Select Committee on International Development Memoranda


Memorandum submitted by the International Institute for Environment and Development (IIED)

IIED seeks to help shape a future that ends global poverty and delivers and sustains efficient and equitable management of the world's natural resources. The organisation has an extensive track record in assessing the positive and negative impacts of the private sector on efforts to achieve social and environmental improvements. This has included major initiatives on the paper cycle and the mining and minerals sector, as well as ongoing work on investment agreements, markets for environmental services, market concentration in the agri-food sector, associations of small- and medium-sized producers in the forestry sector and changes in property rights regimes in many African countries. Specific points drawn from this work are made below; links to relevant documents are listed at the end; further information is available on request; and additional documents have been posted separately.

The following uses the format requested by the Committee, addressing only the issues on which IIED has a particular interest. One central point to make at the outset is that interventions designed to stimulate private sector activity should support, rather than undermine, the UK Government's wider commitment to sustainable development. Not all growth is pro-poor - and not all private sector development supports sustainable development.

What can the private sector do to alleviate poverty?

What are the different types of pro-poor growth?
Poverty is caused by more than a lack of money: it is also evident in various forms of deprivation and marginalisation, many of which are locally-driven and need to be tackled at local level. For the poorest people, access to environmental resources often constitutes a critical element of their assets and security, while environmental hazards (floods, droughts, climatic change) have a disproportionately high impact on the poorest people. Once this broader notion of poverty is accepted the importance of the form and structure of business becomes more apparent. There are private sector models that provide benefits for poor people, including democratic member organisations such as co-operatives and non-profit companies. Small and medium scale enterprises are generally more beneficial, especially when they have democratic structures. There is also a vast range of ways in which poor people demonstrate entrepreneurial skills in pursuit of collective, civic benefits rather than for profit maximisation (see in particular work by the Ring network on 'civic entrepreneurship'). Private sector development is especially important in the agricultural sector, in which many millions of smallholder farmers are seeking to secure their rights in land, invest in raising yields and gain access to markets.

What are the connections between growth and PSD?
———
Aim.
Write out a portion of the IIED memorandum word for word, beginning at the words "IIED seeks to" and stopping after "been posted separately.". The rows after this point come from a separate source.

Items.
———
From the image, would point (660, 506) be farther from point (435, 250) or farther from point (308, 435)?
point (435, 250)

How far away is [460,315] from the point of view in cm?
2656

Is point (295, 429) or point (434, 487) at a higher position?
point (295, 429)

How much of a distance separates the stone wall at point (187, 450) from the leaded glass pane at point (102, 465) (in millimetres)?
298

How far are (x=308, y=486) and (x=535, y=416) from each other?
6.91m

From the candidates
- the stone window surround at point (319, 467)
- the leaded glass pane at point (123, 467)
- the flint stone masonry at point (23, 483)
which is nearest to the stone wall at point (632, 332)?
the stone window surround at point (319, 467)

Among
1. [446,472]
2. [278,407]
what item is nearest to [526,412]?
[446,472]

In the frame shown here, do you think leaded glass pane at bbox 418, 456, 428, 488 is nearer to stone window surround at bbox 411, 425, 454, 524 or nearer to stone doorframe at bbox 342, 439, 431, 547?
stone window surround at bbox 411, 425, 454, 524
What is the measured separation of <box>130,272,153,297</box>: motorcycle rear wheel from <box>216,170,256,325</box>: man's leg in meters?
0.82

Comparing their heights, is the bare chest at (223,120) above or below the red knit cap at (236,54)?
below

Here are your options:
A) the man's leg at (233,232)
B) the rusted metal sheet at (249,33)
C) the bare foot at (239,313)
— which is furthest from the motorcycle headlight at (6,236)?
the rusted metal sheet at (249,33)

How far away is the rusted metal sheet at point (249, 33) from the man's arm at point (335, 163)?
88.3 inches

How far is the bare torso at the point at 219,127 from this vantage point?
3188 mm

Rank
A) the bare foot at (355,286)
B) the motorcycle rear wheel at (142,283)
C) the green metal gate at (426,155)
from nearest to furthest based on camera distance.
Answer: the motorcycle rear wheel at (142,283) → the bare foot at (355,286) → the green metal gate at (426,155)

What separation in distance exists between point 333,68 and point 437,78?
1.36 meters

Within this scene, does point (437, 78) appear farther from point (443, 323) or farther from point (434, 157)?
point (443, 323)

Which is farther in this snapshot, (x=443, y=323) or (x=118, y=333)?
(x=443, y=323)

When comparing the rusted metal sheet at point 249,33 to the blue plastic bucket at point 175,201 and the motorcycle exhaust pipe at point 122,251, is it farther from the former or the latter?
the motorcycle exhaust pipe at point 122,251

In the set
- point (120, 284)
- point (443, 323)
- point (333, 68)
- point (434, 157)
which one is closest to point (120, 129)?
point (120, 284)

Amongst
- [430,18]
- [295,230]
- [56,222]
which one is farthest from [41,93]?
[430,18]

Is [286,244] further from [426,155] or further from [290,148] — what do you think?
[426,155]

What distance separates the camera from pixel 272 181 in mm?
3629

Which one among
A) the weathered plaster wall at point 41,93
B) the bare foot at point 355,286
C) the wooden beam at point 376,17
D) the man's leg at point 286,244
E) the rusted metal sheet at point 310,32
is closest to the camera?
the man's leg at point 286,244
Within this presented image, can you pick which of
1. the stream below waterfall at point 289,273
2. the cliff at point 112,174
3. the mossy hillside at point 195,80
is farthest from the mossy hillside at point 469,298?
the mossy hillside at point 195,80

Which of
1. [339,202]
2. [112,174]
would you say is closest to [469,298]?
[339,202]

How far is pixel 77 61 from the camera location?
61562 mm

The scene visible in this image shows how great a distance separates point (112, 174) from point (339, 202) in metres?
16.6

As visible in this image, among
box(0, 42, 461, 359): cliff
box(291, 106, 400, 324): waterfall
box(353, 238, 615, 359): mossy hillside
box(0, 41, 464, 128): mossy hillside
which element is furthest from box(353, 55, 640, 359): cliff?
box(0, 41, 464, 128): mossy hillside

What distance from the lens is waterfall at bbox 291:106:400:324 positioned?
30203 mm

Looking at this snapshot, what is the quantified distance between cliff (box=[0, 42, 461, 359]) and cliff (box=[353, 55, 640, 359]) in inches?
———
Final result.
IIED seeks to help shape a future that ends global poverty and delivers and sustains efficient and equitable management of the world's natural resources. The organisation has an extensive track record in assessing the positive and negative impacts of the private sector on efforts to achieve social and environmental improvements. This has included major initiatives on the paper cycle and the mining and minerals sector, as well as ongoing work on investment agreements, markets for environmental services, market concentration in the agri-food sector, associations of small- and medium-sized producers in the forestry sector and changes in property rights regimes in many African countries. Specific points drawn from this work are made below; links to relevant documents are listed at the end; further information is available on request; and additional documents have been posted separately.